The Pepperdine Law Review is a student-edited law journal published by an independent student group composed of second- and third-year J.D. students at Pepperdine University School of Law. The Law Review publishes four to five issues a year and sponsors an annual symposium on a relevant legal topic. Since its founding in 1972, the Pepperdine Law Review has been a resource for practitioners, law professors, and judges alike. The Law Review has been cited several times by the United States Supreme Court, and is available on Westlaw and LexisNexis.

Membership 
Members of the Law Review are selected on the basis of academic excellence and participation in a rigorous selection process. Students in the top 10% of their first-year class may elect to join the journal's staff ("grading on"), and other students in the top 50% may seek membership by participating in an anonymously graded writing competition ("writing on").

#####

▶ [Brief]:
Transcribe the portion of the Pepperdine Law Review text between "The Pepperdine Law Review is" and "Westlaw and LexisNexis.", inclusive.

#####

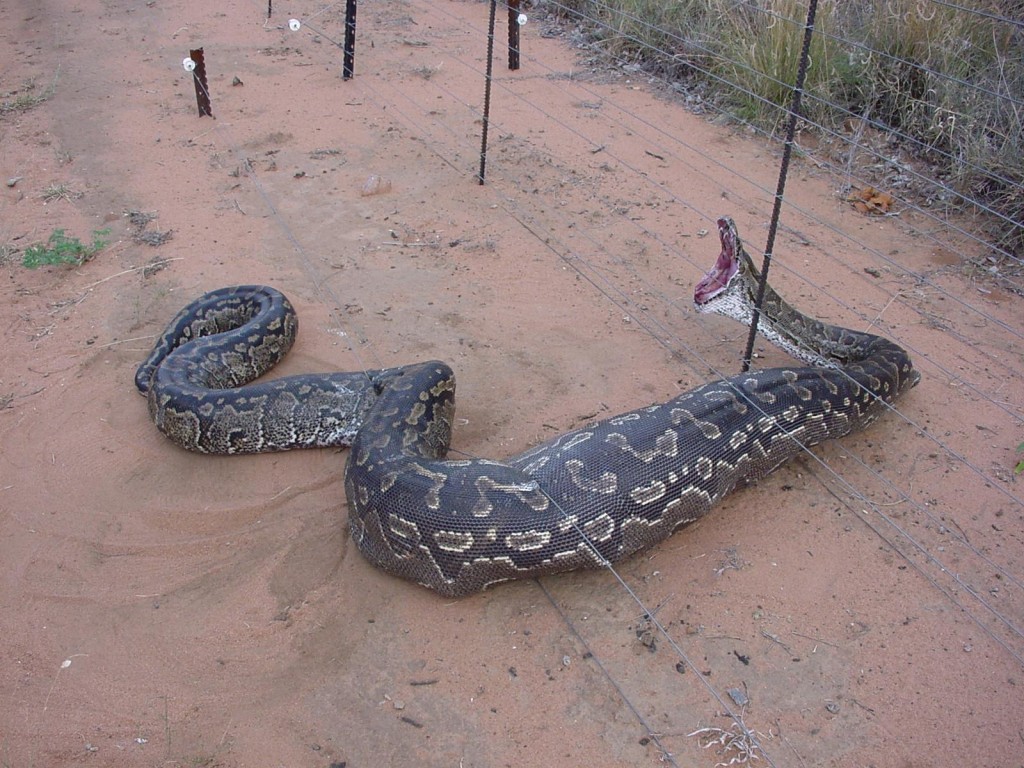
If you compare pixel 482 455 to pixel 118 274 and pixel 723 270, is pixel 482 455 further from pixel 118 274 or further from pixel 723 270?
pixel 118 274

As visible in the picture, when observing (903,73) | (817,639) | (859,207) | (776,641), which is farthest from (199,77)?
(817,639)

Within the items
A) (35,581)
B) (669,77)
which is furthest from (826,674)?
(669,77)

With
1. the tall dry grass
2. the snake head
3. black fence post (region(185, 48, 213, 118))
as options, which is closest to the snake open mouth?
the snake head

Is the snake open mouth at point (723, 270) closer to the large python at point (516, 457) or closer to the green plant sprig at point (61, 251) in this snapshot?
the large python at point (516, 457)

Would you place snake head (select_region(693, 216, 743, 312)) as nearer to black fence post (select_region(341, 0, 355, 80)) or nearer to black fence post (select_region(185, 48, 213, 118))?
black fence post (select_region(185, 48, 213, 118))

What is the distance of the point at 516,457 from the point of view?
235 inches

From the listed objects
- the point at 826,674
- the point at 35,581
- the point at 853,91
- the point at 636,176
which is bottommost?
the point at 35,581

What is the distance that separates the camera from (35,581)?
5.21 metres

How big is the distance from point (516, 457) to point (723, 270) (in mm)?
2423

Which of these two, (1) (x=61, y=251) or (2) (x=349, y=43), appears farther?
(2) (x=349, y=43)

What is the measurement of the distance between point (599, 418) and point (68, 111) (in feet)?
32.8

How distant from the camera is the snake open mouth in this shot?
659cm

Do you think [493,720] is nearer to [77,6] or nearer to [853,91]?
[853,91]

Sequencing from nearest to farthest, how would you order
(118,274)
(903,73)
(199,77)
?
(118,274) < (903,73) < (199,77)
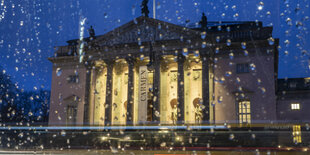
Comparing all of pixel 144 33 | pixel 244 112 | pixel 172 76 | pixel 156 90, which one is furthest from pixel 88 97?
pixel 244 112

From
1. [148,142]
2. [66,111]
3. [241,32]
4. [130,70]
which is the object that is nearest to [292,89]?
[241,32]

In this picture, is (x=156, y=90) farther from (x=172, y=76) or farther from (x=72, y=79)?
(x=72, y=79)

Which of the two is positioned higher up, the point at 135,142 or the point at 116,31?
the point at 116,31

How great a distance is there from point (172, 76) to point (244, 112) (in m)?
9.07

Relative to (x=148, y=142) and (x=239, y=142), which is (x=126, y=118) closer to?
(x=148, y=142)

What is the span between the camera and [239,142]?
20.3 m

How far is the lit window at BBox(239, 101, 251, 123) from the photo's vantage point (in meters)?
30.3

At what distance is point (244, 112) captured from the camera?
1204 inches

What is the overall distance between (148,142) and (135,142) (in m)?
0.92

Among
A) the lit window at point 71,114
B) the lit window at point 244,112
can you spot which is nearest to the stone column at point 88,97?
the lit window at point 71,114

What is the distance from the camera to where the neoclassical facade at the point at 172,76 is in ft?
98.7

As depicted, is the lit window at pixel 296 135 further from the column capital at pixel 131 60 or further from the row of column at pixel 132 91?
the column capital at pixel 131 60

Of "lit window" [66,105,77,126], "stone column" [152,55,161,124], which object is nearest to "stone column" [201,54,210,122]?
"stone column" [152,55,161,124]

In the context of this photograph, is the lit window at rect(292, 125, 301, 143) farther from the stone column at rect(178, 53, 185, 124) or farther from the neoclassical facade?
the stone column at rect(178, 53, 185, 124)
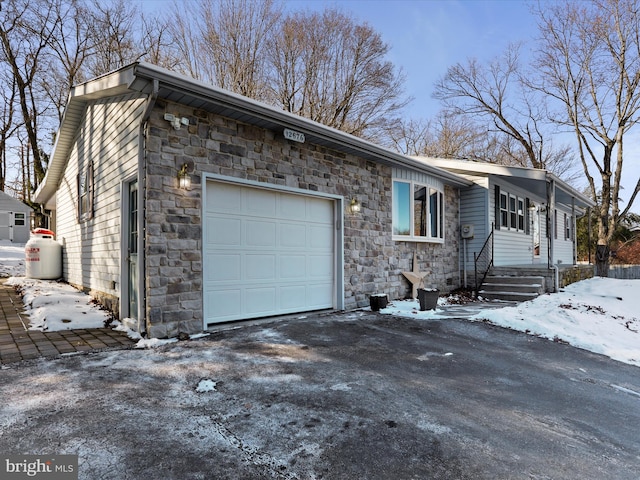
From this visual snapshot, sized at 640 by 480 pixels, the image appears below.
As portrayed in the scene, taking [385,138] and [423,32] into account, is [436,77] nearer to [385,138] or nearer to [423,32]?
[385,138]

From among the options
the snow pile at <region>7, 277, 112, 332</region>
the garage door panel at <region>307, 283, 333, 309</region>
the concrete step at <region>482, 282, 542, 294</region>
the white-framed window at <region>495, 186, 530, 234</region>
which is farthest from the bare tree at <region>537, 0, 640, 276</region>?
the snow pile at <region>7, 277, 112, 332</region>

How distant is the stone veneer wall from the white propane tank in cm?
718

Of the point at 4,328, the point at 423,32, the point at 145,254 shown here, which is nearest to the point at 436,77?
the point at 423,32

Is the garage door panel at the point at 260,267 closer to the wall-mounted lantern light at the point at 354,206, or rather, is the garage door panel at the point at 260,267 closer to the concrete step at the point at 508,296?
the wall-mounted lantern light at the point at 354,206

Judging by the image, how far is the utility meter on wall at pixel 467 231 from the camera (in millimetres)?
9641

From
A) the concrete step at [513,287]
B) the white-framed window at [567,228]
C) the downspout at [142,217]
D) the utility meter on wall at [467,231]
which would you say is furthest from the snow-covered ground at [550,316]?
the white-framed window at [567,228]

#####

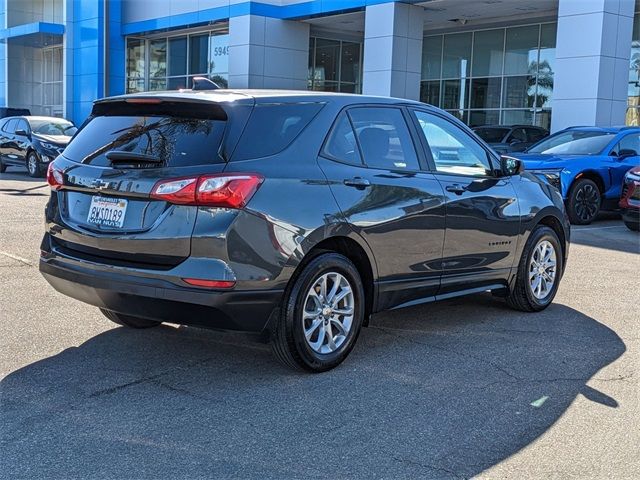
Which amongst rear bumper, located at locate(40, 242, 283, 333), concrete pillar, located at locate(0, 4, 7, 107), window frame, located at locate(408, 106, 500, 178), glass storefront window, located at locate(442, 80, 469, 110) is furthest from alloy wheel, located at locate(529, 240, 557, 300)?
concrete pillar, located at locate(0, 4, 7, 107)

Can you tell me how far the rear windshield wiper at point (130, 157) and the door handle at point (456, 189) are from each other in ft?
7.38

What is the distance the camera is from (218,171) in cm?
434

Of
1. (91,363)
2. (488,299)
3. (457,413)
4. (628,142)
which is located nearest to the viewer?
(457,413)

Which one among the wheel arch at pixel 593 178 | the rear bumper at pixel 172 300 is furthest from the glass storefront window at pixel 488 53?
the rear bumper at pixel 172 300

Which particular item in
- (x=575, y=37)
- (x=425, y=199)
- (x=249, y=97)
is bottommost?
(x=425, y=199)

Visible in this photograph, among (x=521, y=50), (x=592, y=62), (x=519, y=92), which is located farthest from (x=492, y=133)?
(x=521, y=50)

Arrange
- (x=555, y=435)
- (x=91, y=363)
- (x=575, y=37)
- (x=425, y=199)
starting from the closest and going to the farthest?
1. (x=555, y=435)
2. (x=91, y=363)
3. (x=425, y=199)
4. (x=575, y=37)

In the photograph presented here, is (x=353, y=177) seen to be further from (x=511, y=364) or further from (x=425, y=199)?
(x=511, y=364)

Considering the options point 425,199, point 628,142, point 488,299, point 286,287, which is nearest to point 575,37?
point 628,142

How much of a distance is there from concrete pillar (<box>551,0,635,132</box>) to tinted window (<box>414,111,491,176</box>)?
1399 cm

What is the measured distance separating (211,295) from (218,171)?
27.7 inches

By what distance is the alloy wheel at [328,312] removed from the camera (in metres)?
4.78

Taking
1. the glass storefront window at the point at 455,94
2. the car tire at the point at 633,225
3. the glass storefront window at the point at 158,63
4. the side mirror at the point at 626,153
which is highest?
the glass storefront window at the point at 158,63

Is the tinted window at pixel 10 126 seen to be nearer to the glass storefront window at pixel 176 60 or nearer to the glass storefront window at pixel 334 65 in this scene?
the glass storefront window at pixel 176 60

#####

▶ [Answer below]:
The Pepperdine Law Review is a student-edited law journal published by an independent student group composed of second- and third-year J.D. students at Pepperdine University School of Law. The Law Review publishes four to five issues a year and sponsors an annual symposium on a relevant legal topic. Since its founding in 1972, the Pepperdine Law Review has been a resource for practitioners, law professors, and judges alike. The Law Review has been cited several times by the United States Supreme Court, and is available on Westlaw and LexisNexis.